| Garment export orders from Pakistan
are diverted to other countries
Export orders of $57.6 million for readymade and
knitwear garments have been diverted from Pakistan to the regional
competitors like India, Sri Lanka and Bangladesh during the current
fiscal year.
Levy of anti-dumping duty, increasing cost of
production, higher mark-up rates, reduction in cotton production,
non-adjustment of exchange rates and non-availability of technical
staff are the continuously hurting textile exports.
Sources said that Textile Commissioner Muhammad
Idrees had held a meeting with the major textile industrialists to
discuss the problems being faced by them due to power shortage.

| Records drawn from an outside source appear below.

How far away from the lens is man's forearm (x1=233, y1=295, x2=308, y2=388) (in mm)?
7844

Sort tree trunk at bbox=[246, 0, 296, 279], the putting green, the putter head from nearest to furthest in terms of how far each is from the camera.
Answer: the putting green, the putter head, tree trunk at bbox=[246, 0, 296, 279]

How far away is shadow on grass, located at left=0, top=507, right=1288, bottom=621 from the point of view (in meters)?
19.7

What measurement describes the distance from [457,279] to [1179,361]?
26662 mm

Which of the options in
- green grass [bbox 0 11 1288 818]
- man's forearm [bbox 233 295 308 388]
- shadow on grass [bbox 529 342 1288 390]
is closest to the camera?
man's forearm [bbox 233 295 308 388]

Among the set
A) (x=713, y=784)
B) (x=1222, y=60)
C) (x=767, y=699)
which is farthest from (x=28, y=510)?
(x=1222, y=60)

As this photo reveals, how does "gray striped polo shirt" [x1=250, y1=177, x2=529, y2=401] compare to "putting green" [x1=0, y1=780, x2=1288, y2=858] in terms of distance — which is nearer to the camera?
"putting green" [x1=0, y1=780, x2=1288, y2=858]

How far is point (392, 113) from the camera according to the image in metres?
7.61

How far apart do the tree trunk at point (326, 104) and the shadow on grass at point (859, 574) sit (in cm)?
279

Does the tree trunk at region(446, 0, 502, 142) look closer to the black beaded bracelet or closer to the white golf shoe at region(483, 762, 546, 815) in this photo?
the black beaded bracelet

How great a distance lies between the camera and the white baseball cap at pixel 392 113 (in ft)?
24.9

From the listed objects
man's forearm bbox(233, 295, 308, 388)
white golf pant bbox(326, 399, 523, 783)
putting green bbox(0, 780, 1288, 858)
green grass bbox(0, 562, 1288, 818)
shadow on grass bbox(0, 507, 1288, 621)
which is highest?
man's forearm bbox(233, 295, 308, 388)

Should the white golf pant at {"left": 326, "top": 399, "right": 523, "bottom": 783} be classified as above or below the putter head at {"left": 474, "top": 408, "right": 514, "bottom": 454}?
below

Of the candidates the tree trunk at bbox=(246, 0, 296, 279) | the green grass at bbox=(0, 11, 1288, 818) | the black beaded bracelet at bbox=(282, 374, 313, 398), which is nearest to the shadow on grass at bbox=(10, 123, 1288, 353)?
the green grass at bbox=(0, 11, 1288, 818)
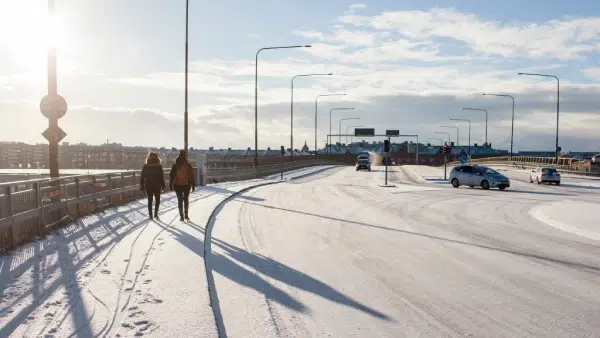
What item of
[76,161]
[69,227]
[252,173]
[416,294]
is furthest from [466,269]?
[76,161]

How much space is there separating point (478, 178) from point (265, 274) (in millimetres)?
29613

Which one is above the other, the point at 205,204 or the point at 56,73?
the point at 56,73

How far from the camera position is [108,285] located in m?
7.80

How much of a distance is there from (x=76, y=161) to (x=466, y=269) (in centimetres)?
4581

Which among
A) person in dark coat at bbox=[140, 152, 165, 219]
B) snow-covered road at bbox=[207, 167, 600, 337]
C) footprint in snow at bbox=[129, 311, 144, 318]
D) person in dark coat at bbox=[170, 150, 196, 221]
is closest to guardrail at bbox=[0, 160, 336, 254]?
person in dark coat at bbox=[140, 152, 165, 219]

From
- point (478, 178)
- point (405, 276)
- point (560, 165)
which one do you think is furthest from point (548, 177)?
point (405, 276)

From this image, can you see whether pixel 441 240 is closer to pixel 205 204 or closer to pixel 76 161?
pixel 205 204

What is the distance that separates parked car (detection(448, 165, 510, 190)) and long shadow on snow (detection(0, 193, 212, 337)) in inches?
948

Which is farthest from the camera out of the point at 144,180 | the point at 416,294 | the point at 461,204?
the point at 461,204

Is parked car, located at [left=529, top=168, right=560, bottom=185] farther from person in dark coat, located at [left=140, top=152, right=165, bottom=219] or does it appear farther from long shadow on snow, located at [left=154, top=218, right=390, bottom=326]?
long shadow on snow, located at [left=154, top=218, right=390, bottom=326]

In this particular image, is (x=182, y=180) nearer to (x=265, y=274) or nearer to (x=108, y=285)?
(x=265, y=274)

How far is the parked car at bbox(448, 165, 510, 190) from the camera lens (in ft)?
115

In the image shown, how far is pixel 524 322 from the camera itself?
252 inches

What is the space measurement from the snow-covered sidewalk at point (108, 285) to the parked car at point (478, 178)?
25.5 meters
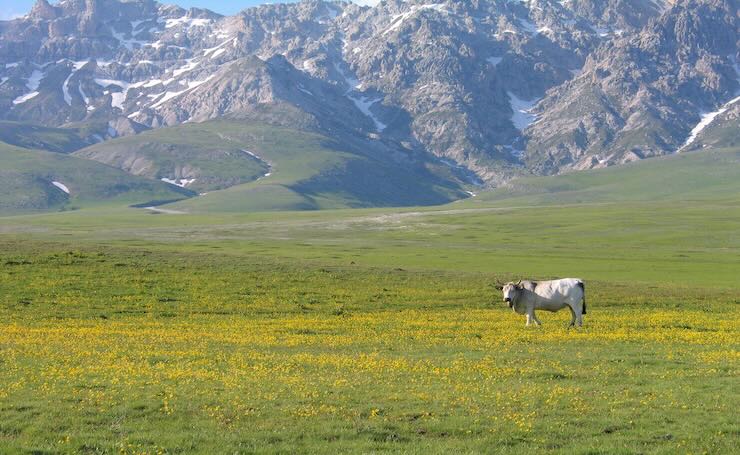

The
textile industrialists demanded of the government to eliminate customs
duty on the import of power generators.
They emphasized that as compared to last year the
inquiries for sampling of textile exports had come down to one-third
due to untimely deliveries of export orders and high cost of
production that led to 12% increase in the prices of products as
compared to the regional competitors.
Moreover, Bangladesh enjoys zero duty on its
fabric import from European Union (EU), while Pakistani exporters have
to pay 10% import duty. There are one million garment workers in
Bangladesh, whose average wage is Rs 1,400 while Pakistani workers get
minimum wage of Rs 4,000, despite the fact labor in Bangladesh is more
skilled than Pakistan.
Total international trade in textiles is
currently about $350 billion, out of which Pakistan's share is less
than 3%. By the year 2014, this global volume is expected to touch
$800 billion.
If Pakistan maintains its current share, textile
exports will increase by three times if Pakistan can double its share,
the textile exports may increase by six times to almost $50 billion.